Having very specific names for things is extremely important in scientific and technical disciplines. As such, almost every esoteric field has extremely specific and detailed rules for establishing technical names. These are frequently established by highly complex international boards over long periods of time and are about as byzantine as anything imaginable.

Three familiar examples of technical naming are the IUPAC rules used in Chemistry (wherein isopropyl alcohol becomes 2-propanol), the Nomina Anatomica used by those in the medical and related fields (by use of which the collarbone becomes the Os Clavicula), and the binomial taxonomic system for classifying animals and plants (which names a moo-cow a Bos taurus, unless it is the kind from Asia, in which case it is Bos indicus).

Among the chief reasons that scientists and technicians prefer these complex naming conventions over the more common names is a simple matter of precision. Common names are notoriously imprecise and may even be misleading. For example, the North American animal known as a ringtailed cat or civet cat is, in fact, not a civet nor a cat, but a close relative of the raccoon.

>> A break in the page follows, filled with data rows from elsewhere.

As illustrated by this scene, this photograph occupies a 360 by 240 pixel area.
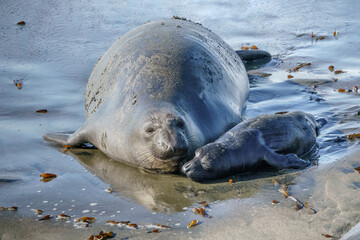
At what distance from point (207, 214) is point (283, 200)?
64cm

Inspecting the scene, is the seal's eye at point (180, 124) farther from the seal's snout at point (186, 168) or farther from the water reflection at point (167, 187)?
the water reflection at point (167, 187)

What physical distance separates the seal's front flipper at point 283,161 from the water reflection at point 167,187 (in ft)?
0.31

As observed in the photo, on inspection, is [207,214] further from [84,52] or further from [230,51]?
→ [84,52]

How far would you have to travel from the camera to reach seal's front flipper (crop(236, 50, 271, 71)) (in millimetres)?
9227

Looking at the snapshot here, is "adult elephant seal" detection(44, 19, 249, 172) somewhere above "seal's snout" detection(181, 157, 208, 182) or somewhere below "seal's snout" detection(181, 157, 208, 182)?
above

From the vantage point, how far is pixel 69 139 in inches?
235

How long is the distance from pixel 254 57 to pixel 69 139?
4230 millimetres

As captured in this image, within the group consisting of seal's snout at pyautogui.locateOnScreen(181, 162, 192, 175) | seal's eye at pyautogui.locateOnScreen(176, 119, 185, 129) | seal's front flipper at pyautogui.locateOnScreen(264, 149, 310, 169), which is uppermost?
seal's eye at pyautogui.locateOnScreen(176, 119, 185, 129)

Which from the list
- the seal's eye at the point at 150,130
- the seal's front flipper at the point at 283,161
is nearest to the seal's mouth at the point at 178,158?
the seal's eye at the point at 150,130

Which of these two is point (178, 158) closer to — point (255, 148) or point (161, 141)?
point (161, 141)

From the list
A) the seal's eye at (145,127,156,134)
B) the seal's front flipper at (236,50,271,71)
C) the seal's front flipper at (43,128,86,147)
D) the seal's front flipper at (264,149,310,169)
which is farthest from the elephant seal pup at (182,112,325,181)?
the seal's front flipper at (236,50,271,71)

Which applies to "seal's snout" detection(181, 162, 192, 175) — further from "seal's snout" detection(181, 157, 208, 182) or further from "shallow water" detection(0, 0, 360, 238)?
"shallow water" detection(0, 0, 360, 238)

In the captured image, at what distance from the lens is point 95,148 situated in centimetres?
608

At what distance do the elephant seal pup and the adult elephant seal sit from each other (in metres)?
0.22
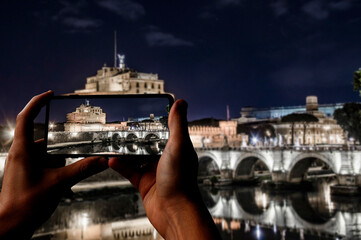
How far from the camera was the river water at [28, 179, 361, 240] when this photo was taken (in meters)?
19.0

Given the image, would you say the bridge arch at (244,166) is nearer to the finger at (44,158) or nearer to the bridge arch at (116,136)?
the bridge arch at (116,136)

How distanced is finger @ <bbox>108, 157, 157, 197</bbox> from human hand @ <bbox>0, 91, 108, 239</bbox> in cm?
13

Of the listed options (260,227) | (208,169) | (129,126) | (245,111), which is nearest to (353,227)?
(260,227)

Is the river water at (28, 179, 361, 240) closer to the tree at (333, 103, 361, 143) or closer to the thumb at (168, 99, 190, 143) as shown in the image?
the tree at (333, 103, 361, 143)

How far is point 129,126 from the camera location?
7.80 ft

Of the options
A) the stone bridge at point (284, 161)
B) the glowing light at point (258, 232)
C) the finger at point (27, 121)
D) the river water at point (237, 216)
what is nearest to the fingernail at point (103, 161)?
the finger at point (27, 121)

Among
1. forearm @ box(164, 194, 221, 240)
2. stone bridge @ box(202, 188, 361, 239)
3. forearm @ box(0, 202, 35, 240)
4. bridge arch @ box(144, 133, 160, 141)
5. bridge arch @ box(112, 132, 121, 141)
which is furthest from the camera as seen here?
stone bridge @ box(202, 188, 361, 239)

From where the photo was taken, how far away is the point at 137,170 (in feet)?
5.84

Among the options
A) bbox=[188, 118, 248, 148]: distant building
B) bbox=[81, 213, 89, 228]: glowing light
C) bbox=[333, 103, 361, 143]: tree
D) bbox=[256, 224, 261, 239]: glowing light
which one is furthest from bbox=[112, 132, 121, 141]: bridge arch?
bbox=[188, 118, 248, 148]: distant building

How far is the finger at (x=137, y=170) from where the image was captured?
1723 millimetres

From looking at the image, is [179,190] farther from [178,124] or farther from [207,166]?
[207,166]

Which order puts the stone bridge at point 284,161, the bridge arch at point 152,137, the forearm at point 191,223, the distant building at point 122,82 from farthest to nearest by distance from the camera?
1. the distant building at point 122,82
2. the stone bridge at point 284,161
3. the bridge arch at point 152,137
4. the forearm at point 191,223

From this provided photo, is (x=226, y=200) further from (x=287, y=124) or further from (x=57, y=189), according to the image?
(x=287, y=124)

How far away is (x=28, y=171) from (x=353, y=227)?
69.2ft
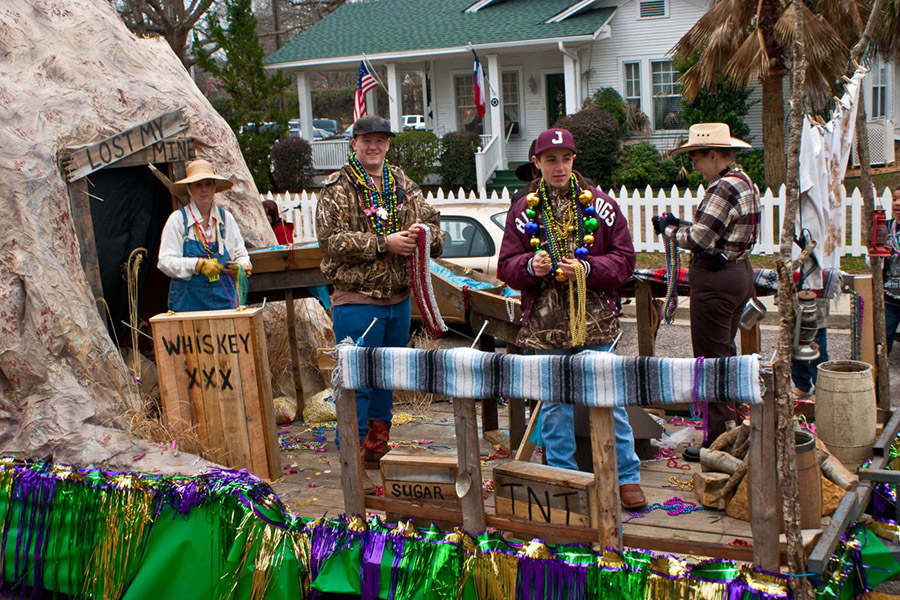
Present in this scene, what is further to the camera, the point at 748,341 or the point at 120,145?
the point at 120,145

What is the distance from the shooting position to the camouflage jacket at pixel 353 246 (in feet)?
15.7

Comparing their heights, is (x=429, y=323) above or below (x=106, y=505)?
above

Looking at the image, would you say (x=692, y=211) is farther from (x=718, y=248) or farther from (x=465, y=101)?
(x=465, y=101)

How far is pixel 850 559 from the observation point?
3.53 meters

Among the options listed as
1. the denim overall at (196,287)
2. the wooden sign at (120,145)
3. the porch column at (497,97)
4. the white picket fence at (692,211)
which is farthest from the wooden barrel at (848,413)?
the porch column at (497,97)

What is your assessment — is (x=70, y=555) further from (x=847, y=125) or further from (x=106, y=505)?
(x=847, y=125)

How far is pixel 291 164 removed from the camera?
76.9 feet

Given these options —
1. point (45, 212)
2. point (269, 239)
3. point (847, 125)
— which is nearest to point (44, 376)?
point (45, 212)

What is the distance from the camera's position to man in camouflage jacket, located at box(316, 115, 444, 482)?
190 inches

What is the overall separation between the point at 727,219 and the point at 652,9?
19378 millimetres

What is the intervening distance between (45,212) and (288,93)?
32.3 metres

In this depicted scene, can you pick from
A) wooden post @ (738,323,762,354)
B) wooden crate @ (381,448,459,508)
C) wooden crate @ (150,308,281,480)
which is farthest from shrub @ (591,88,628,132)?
wooden crate @ (381,448,459,508)

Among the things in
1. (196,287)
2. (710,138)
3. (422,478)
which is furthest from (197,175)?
(710,138)

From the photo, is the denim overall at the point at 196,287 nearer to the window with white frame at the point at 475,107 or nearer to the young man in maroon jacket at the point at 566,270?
the young man in maroon jacket at the point at 566,270
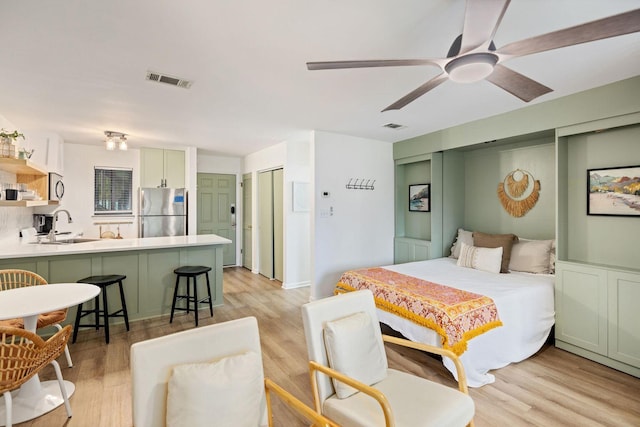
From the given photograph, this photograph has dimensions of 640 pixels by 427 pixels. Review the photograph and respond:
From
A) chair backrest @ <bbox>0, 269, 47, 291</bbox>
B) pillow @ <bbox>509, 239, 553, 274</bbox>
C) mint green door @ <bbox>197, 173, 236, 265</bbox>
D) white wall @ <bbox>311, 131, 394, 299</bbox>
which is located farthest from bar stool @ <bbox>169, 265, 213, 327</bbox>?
pillow @ <bbox>509, 239, 553, 274</bbox>

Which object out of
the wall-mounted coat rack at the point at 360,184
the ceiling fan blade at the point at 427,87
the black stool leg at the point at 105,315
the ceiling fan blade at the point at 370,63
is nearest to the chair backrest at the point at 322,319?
the ceiling fan blade at the point at 370,63

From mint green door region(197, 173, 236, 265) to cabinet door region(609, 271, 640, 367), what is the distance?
19.3ft

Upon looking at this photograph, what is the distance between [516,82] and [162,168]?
221 inches

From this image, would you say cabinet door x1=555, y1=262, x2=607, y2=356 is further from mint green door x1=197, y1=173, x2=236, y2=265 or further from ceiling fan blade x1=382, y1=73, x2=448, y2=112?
mint green door x1=197, y1=173, x2=236, y2=265

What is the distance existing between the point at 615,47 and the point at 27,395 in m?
4.69

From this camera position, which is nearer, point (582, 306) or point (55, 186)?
point (582, 306)

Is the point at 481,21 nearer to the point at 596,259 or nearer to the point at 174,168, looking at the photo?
the point at 596,259

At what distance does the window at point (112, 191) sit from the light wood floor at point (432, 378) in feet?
9.67

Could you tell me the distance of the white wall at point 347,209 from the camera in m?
4.57

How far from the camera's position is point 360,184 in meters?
4.95

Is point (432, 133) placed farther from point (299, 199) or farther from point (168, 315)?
point (168, 315)

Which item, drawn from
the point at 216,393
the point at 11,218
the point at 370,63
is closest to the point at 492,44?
the point at 370,63

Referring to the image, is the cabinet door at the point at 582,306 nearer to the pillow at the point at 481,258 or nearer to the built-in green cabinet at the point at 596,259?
the built-in green cabinet at the point at 596,259

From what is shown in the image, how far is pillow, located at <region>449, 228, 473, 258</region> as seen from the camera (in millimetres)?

Furthermore, some of these names can encode a large amount of information. A chemist could tell very little from the common name propylacetylene, but with the IUPAC name 1-pentyne, could construct the structural formula of the compound.

Another issue with common names is purely linguistic. Many languages have their own common name for an animal, chemical compound, electronic component or what have you. As scientific and technical matters have become increasingly international, consistent names that can be used in many different lands have become more and more important.

Latin and Classical Greek are frequently used as a solution to the matter of language. These tongues were largely picked for the role that both have played in the development of many of the Western languages. Also, of course, both are considered to be languages of classical scholarship, so I suppose the choice is fairly reasonable (although I might add Arabic into the mix, but that's just an editorial comment).


References:
Brady, James E., "General Chemistry," Third ed., (John Wiley, New York, 1982).
Taber's Cyclopedic Medical Dictionary, 19th edition (FA Davis, Philadelphia, 1997).